Prospects for a $3 million request by the state Department of Fish and Wildlife for grant funding to help it purchase the Alpacas of America farm southwest of Tenino appear strong as the state legislature continues this week to negotiate a reconciled capital budget for the 2019-2021 biennium.
The House version of the budget allocated $80 million for the Washington Wildlife and Recreation Program, while the Senate proposed $90 million in its draft document. Christine Mahler, executive director of the Washington Wildlife and Recreation Coalition, a nonprofit which spearheaded the creation of the WWRP in 1989, said she expected the final appropriation to fall somewhere between those two dollar amounts.
Citing analysis by the state Recreation and Conservation Office, Mahler said that based on where the South Sound Prairies project ranked on the list of proposed Critical Habitat Projects submitted to the WWRP, it would receive about $2.6 million in funding if the state legislature went with the House proposal. Meeting in the middle at $85 million would result in full funding of the request.
“That’s one of those projects that’s right on the cusp,” Mahler said. “They have it broken down with an allocation formula and what money goes into what categories. We’d be delighted if we could talk (the legislature) into even a little bit more than the $90 million to see a good handful of additional programs get more or complete funding, but there’s obviously a lot of pressure there right now, so we’re talking with legislators to make sure they realize the importance of the program.”
The goal of the South Sound Prairies project is to purchase a little more than half of the Alpacas of America farm owned by William Barnett. It carries a listed price tag of $15 million, but financial partnerships between the WDFW, city of Tenino, Thurston County and others may be added to the grant funding.
If successful, the state would look to use the property for a variety of applications including recreation, habitat conservation and mitigation for endangered species such as the Mazama Pocket Gopher.
Thurston County residents and elected officials have long grumbled about how the restrictions placed on land where the gophers reside can stunt economic growth and create hardships for landowners. The county has submitted a proposed habitat conservation plan to the U.S. Fish and Wildlife Service for review, which could lead to federal permits for Thurston County that allow it to streamline the process developers go through when dealing with gophers.
In the interim, the Board of County Commissioners in Thurston County recently approved changes to the review process in place until a formal conservation plan is put into action. Screening of individual properties is currently required, which can create a backlog spanning months, if not years. Landowners must foot the bill for county staff to conduct field visits for development applications that warrant review.

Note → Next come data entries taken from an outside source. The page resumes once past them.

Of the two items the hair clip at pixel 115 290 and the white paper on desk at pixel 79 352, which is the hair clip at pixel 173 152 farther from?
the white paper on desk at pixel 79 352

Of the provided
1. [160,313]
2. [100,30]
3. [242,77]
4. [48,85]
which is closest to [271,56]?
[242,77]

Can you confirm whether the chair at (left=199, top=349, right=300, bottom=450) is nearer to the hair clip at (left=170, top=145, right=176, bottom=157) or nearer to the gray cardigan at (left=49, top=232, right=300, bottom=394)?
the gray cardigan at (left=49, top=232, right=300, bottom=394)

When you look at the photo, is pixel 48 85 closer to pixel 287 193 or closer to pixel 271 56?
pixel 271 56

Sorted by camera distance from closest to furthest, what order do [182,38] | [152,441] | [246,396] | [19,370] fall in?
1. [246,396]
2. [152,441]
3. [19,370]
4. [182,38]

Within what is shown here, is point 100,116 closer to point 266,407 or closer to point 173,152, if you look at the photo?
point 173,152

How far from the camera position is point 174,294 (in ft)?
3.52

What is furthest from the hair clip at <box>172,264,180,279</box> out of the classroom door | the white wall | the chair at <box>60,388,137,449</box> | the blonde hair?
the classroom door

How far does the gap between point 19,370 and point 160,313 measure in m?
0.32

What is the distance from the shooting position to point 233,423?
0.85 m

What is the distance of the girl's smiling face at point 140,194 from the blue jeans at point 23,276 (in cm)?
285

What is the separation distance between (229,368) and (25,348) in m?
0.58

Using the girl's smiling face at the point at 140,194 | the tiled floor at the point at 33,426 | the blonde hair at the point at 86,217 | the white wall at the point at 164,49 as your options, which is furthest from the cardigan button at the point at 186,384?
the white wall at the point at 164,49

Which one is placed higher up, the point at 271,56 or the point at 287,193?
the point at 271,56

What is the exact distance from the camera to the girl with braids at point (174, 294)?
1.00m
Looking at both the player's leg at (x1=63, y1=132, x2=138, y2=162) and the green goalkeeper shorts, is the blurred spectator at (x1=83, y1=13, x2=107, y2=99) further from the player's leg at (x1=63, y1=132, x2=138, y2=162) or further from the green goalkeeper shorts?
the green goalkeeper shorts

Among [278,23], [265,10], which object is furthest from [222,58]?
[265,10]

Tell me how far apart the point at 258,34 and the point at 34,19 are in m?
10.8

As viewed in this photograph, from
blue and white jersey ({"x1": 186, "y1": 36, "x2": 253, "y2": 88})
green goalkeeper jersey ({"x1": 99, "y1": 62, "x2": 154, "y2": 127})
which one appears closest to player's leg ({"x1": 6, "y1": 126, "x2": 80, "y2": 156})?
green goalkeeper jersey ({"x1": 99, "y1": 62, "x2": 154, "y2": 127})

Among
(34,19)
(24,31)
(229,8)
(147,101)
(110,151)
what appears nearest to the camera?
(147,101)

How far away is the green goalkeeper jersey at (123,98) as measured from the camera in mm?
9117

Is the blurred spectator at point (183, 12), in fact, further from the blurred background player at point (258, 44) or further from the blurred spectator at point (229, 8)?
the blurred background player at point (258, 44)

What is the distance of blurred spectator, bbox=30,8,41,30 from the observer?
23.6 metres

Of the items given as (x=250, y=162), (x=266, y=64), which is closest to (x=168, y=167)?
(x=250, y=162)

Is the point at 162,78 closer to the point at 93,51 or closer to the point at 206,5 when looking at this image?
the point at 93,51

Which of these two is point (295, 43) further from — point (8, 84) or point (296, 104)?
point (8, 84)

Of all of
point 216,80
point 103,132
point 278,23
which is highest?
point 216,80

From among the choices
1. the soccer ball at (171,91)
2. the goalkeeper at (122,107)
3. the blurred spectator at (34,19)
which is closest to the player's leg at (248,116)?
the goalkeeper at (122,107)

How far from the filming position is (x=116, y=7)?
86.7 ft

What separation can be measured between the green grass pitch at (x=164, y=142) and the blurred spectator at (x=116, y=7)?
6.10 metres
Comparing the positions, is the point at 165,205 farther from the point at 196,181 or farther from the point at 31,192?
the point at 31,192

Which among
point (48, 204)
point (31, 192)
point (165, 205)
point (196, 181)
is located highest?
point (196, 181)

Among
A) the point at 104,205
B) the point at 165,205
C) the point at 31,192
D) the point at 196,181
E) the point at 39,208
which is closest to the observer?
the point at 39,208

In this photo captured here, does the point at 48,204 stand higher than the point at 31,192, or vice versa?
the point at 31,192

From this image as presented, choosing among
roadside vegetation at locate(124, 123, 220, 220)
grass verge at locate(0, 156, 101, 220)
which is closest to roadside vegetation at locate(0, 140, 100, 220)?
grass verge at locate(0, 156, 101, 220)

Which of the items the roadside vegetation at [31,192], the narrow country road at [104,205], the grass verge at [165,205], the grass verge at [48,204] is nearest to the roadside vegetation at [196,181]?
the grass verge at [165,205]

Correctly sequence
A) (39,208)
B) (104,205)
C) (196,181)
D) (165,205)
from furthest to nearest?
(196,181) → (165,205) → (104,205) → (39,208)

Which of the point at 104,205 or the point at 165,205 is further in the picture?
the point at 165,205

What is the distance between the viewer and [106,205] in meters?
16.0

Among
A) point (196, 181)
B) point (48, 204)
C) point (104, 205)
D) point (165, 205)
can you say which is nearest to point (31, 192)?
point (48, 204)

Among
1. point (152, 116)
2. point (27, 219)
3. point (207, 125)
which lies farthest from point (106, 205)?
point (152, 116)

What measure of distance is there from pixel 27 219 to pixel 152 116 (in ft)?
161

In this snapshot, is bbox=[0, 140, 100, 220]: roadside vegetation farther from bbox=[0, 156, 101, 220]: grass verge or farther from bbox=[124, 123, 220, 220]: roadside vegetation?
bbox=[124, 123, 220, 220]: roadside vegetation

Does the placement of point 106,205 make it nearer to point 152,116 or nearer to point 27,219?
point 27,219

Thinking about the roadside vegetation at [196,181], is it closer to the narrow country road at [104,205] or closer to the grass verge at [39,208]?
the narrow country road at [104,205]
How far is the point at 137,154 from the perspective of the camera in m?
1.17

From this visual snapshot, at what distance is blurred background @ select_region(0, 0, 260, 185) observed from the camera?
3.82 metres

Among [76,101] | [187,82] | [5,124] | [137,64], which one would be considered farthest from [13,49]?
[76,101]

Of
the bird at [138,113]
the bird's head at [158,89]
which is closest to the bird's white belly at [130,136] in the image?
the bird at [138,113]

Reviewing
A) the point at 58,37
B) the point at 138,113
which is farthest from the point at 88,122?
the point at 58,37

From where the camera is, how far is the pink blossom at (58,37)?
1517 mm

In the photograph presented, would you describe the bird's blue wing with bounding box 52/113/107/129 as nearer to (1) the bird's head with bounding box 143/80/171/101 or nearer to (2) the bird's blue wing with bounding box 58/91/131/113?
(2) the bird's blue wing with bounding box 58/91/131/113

The BOCC for the first time is allowing persons with properties previously found to contain Mazama Pocket Gophers to apply for a new review every five years. Previously, the initial designation would stick with a parcel of land in perpetuity. The addition of exemptions for replacement of wells and utilities is also meant to help take a bit of the burden off landowners, though the prospect of a large-scale mitigation effort through the WDFW could bring widespread relief.
“If it materializes, there could perhaps be a chance to partner with WDFW to use part of the (900 acres) as a mitigation site,” said Thurston County Manager Ramiro Chavez. “In our letter of support for the grant, we stated there might be a nexus to coordinate with the state to use some of it, but we’ll have to see how much money is available and if there are enough resources to purchase all of that land.”
Chavez added that there is no expected timeframe for the USFWS to provide comments on the county’s HCP application. That process is not likely to have any impact on potential land acquisition by the WDFW.
The WWRC participated in a study published last fall that looked at the impact of WWRP funds on projects that resulted in economic gains for affected communities.
State funds totaling about $10 million have been used by the WDFW to purchase about 9,000 acres of land within the Grande Ronde Watershed in Southeastern Washington. The study estimates an ecosystem services return of $15.6 million per year.
“Just the ecological impact, along with the potential of bringing in some economic activity through hunting and fishing licenses, that could all have a big impact,” Mahler said. “Wildlife enjoyment is one of the biggest economic drivers in the state as far as outdoor recreation.”